I’m going out on a very sturdy limb to predict that in the next 18 months, the rise of netbooks will have a major impact on the computer industry. I think this will be reminiscent of the impact of cheap cell phones on the traditional telecommunications industry (though not nearly as profound).
In case you’re unfamiliar with the concept, a netbook is an inexpensive ($200 – $500) ultra-portable notebook computer with a 10-inch or smaller screen. They’re typically powered by a special class of low-power processor (for example, an 1.6GHz Intel Atom). They are specially designed around wireless communication and access to the Internet, and are often targeted at cloud computing users who don’t require a powerful computer. Most netbooks run Windows XP or some variation of Linux, installed at the factory. Indeed, 80% of netbooks run Windows XP. Netbooks don’t have optical drives.
The New York Times reports that netbooks “are the big success story in the PC industry, with sales predicted to double this year, even as overall PC sales fall 12 percent, according to the research firm Gartner. By the end of 2009, netbooks could account for close to 10 percent of the PC market, an astonishing rise in a short span.”
I love the netbook concept – an energy efficient, inexpensive machine you can bring anywhere. There is a niche for such a device. The iPhone is almost there, but is still a little too small for long-form typing. Standard notebooks are overkill for many tasks, and also may be inadvisable to use in certain situations.
For the past week, I’ve been testing an Asus EeePC. It’s about the size of a hardcover Tom Clancy novel (or Danielle Steel, take your pick). It has a 10-inch screen, 1.3 megapixel webcam, 1.6GHz Intel Atom processor and 2GB of RAM. It came with Windows XP. I promptly installed a special netbook-friendly version of Linux called Eeebuntu (which is by far the nerdiest thing I’ve ever done).

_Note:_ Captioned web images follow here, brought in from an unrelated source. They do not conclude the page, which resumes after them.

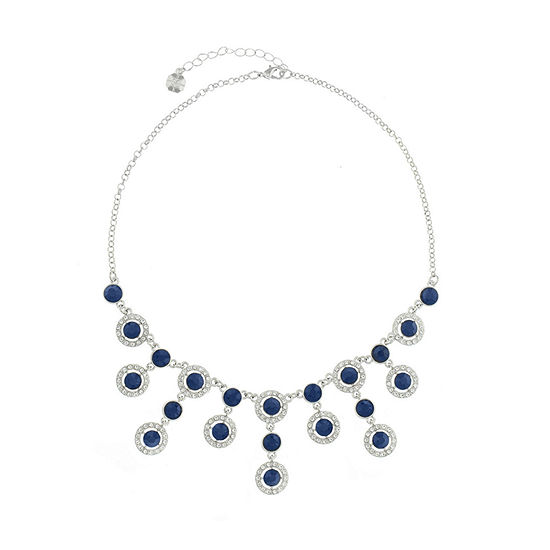 Monet Jewelry Halo Effect Blue 17 Inch Cable Round Statement Necklace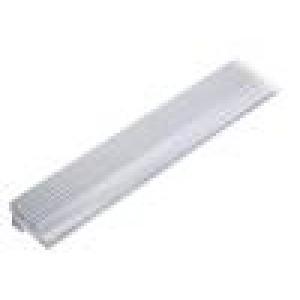 Chladič: lisovaný Y přírodní L:1000mm W:30mm H:45mm hliník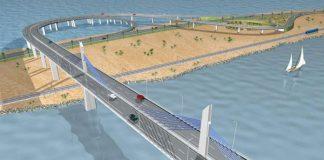 Nouveau pont de Bizerte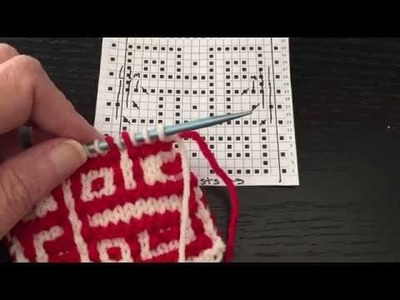 How to Increase in Mosaic Stitch Knitting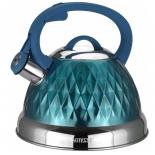 чайник для плиты Vitesse VS-1122 голубой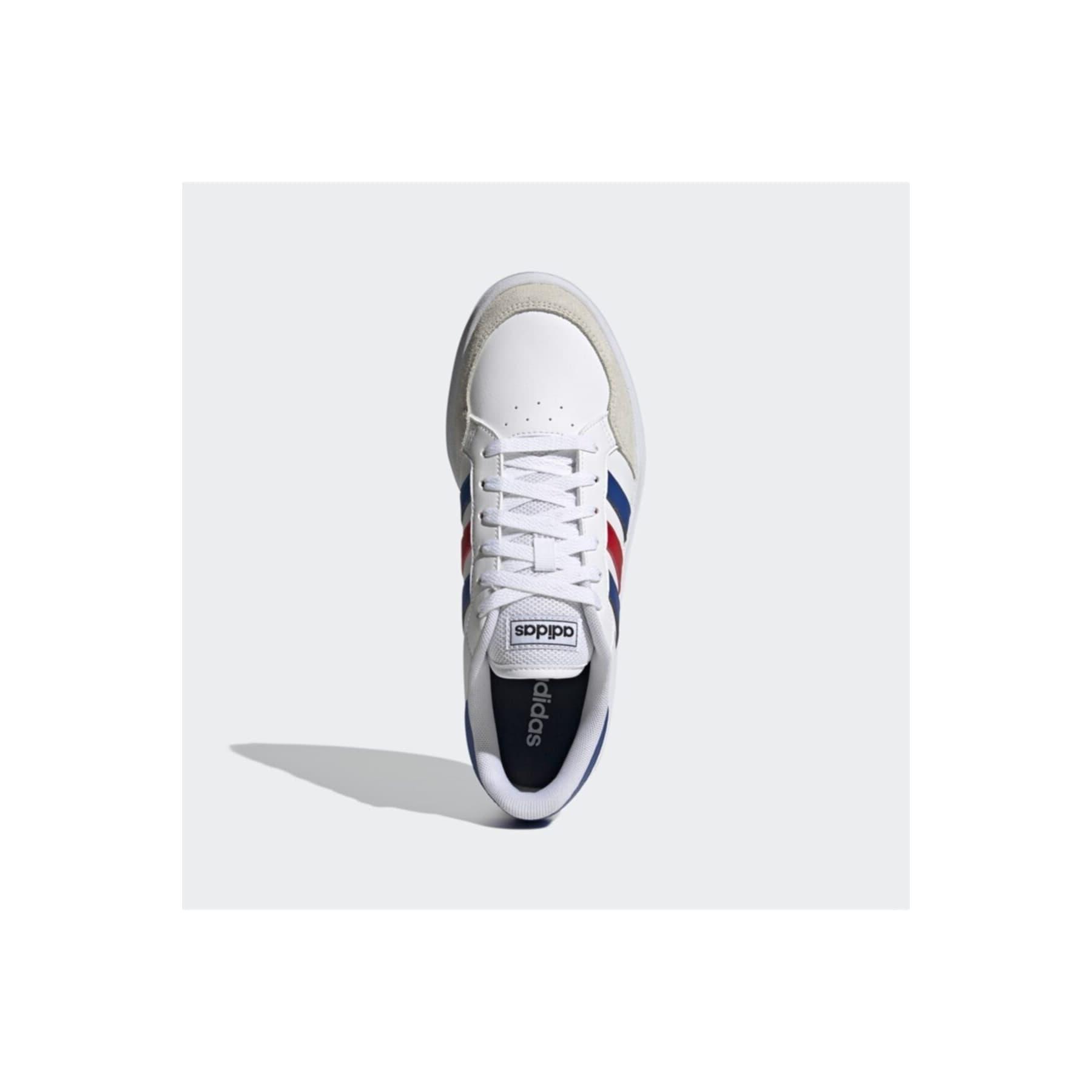 Breaknet Erkek Beyaz Spor Ayakkabı (FZ1837)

Overall, I’m impressed with the EeePC. It’s fine for very basic tasks. I’d gladly it to a library or coffee shop, out to the park, or even on a short trip. It’s also great to use around the house for websurfing and research. That’s what it’s designed for; not image editing, DVD-watching, or even advanced word processing. The netbook is a great second or even third computer.
I admit that it was a relief whenever I went back to using one of my Macs—even an old, battered and sloooowwwww 12-inch PowerBook. Part of that was using better hardware, especially the screen, keyboard, and trackpad. Most of the relief was from using OS X, which truthfully is far superior to the other OS’s I had on the netbook.
Many people hope that Apple will eventually release a true netbook (including me). This would be distinct from the MacBook Air, which has a 13.3-inch screen and emphasizes thinness over small size. The elegance of OS X could scale wonderfully to a sub-10-inch screen—much better than XP. Apple’s netbook probably wouldn’t be as inexpensive (cheap) as the other models, but it would probably have much better hardware and a few unique “gee-whiz” features.
Currently, Dell, HP, etc. are selling netbooks without cannibalizing notebook sales. At the same time, netbooks have razor-thin profit margins, and all netbook makers are currently locked in a race to the bottom of the barrel in terms of price and features. Apple never tries to compete in that space, instead offering middle and high-end computers with premium design and features. A premium netbook from Apple might help other netbook manufacturers by disrupting their current dead-end race, and reemphasizing features and design. I’m really hoping Apple adds their own unique contribution to this exciting new field.